(GIVEN RECORDS begins)

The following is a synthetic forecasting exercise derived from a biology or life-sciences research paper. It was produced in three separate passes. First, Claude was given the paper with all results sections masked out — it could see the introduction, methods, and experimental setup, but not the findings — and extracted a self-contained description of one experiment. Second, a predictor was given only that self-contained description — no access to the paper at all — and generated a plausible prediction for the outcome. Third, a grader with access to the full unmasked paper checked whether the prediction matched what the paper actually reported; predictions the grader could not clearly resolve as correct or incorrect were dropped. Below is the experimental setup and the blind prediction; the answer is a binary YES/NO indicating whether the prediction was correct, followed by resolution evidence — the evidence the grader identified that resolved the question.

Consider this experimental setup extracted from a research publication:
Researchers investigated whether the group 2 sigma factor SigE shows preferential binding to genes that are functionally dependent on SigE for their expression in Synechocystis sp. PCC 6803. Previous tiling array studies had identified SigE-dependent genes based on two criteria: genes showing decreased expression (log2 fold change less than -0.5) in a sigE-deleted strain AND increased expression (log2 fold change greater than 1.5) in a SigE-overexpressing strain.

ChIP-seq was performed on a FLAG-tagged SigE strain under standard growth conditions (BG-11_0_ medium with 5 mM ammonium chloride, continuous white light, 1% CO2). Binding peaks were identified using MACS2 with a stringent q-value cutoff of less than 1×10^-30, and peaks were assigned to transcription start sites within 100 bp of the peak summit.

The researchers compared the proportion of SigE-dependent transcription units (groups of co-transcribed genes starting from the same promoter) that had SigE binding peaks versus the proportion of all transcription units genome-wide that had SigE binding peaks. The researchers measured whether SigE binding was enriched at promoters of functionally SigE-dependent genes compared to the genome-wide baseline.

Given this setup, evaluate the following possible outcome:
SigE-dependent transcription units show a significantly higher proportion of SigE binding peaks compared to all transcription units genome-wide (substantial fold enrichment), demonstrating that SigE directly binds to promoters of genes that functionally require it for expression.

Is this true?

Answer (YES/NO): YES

(GIVEN RECORDS ends)

PROBLEM DETAILS: Beginning at the line containing "SigE-dependent transcription units show", output exactly each line up to and including the last line of the material above.

EXERCISE RESPONSE:
SigE-dependent transcription units show a significantly higher proportion of SigE binding peaks compared to all transcription units genome-wide (substantial fold enrichment), demonstrating that SigE directly binds to promoters of genes that functionally require it for expression.

Is this true?

Answer (YES/NO): YES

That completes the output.